« La triste réalité est que pour être militant respectable de Rewmi, il faut être Thiessois ou Dakarois« . C’est en ces termes que le coordinateur des enseignants de Rewmi à Kaolack a résumé la situation au sein du parti d’Idrissa Seck. Revenant en long et en large sur les difficultés auxquelles ses camarades sont confrontées pour arriver à ce stade, Abdoulaye Ndoye assure que lui et ses camarades ont traversé le désert.
 
« Les choses n’ont jamais été faciles pour nous tous, car tout le monde sait que, être pendant des années dans l’opposition ce n’est pas une chose aisée. Nous avons aussi souffert de certaines décisions au sein de notre parti et pourtant nous avons toujours respecté les consignes. En dépit de nos contradictions, nous avons toujours été en phase avec les décisions du président Idrissa Seck », a-t-il noté en commençant.

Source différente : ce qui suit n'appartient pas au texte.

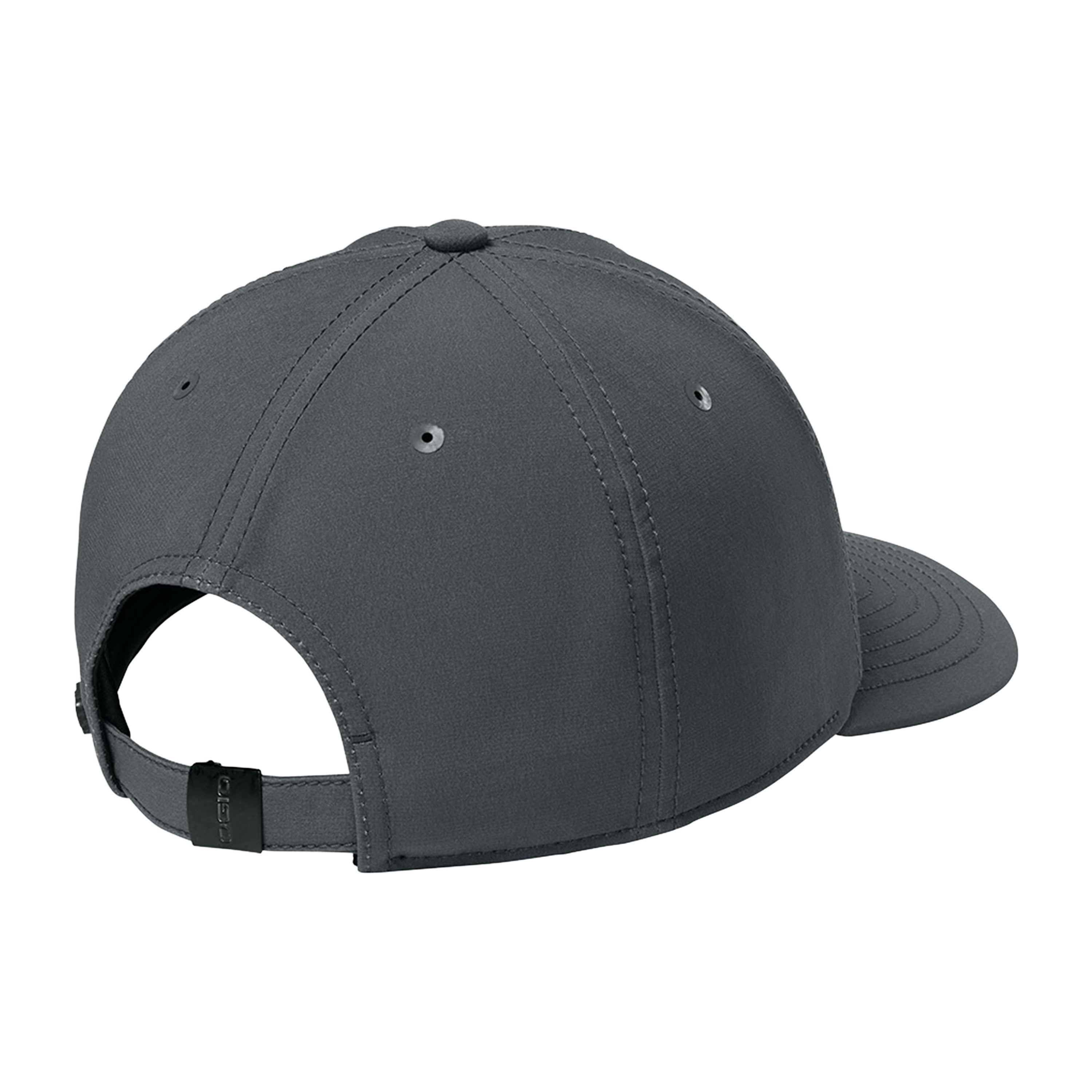 Ogio Kinetic Unstructured Adjustable Cap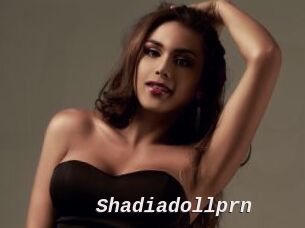 Shadiadollprn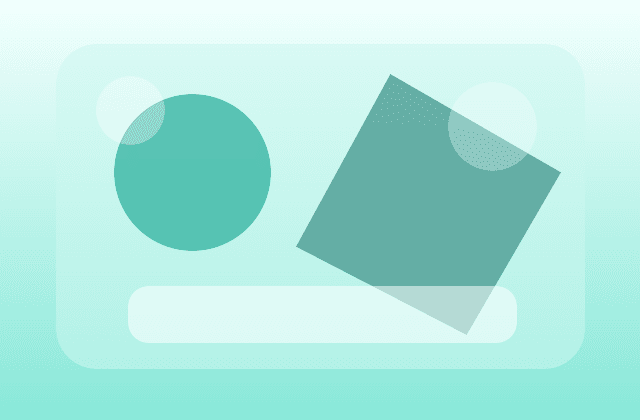 Demonstrators and Product Promoters tooling scene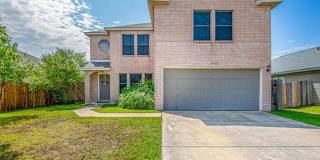 $300 CREDIT APPLY NOW! 7822 Encanto Vista, San Antonio TX 78244 Gallery 1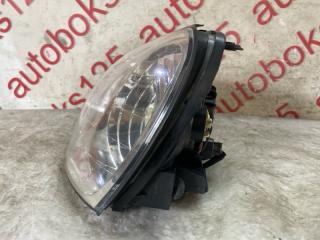 Фара левая передняя Hyundai Santa Fe SM D4EA 9210126XXX, 1011199 3 ракурс
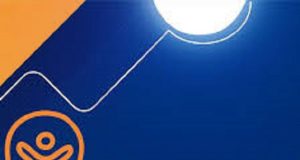 Tinubu’s Govt To IBEDC: Expedite Action On Free Meter Distribution Ibadan Electricity Distribution Company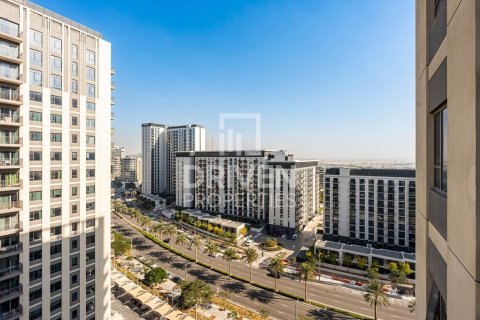 Apartment in Park Heights, Dubai Hills Estate, Dubai 2 bedrooms, 88.82 sq.m. № 135518 - photo 15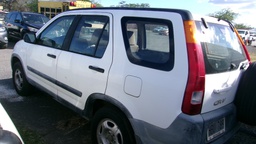 Pacific Auto Auction 2025.06.03.100_0146.JPG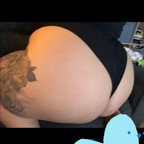 lollypop13xx avatar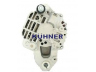 AD KÜHNER 553766RI kintamosios srovės generatorius
A3T75883, A3TN5188, A3TN5283, A3TN5288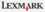 Lexmark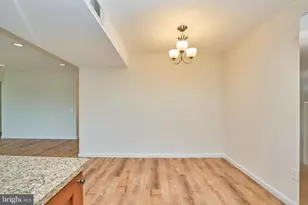 129 Fort Evans Rd SE, Leesburg, VA 20175 - Photo 13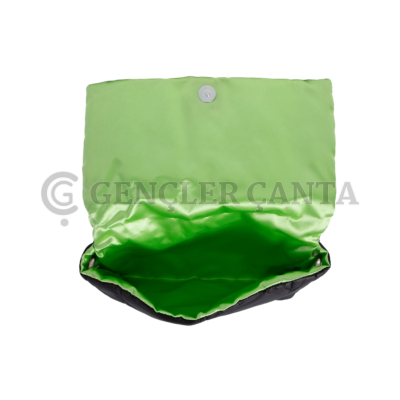 ÖZEL TASARIMLAR GNCÖ 3027 - Görsel 2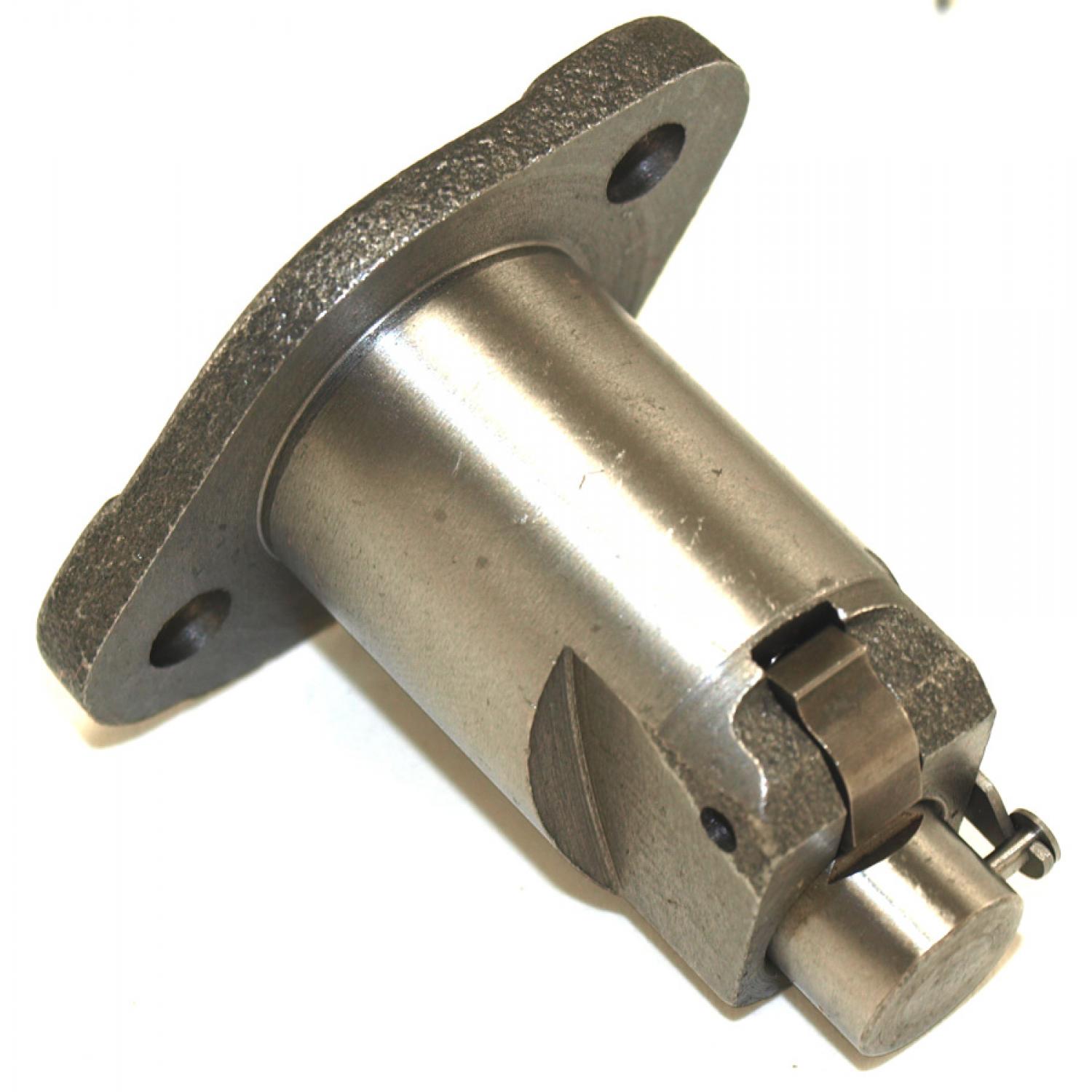 Cloyes 95527 - Engine Timing Chain Tensioner Cloyes 95527 Engine Timing Chain Tensioner product image 1 of 1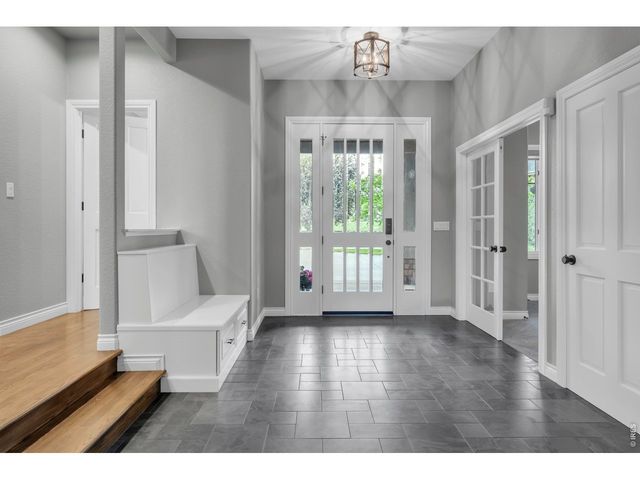 7237 Spring Creek Cir, Niwot, CO 80503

Avant de poursuivre : « Je pense que les rewmistes de Kaolack sont pris pour des faire-valoir. Et pourtant, nous n’avons jamais rien demandé, au contraire nous avons toujours puisé dans nos maigres moyens pour le fonctionnement du parti. Mais la triste réalité est que pour être militant respectable, il faut être Thiessois, Dakarois, mais pas Kaolackois. Kaolack ne mérite pas ça… », a-t-il pesté.
 
À l’image des responsables de Dakar ou de Thiès, le coordinateur des enseignants de Rewmi à Kaolack sollicite un meilleur traitement au profit des militants Rewmi de Kaolack qui sont, à le croire, mis à l’écart dans la répartition des postes de responsabilité.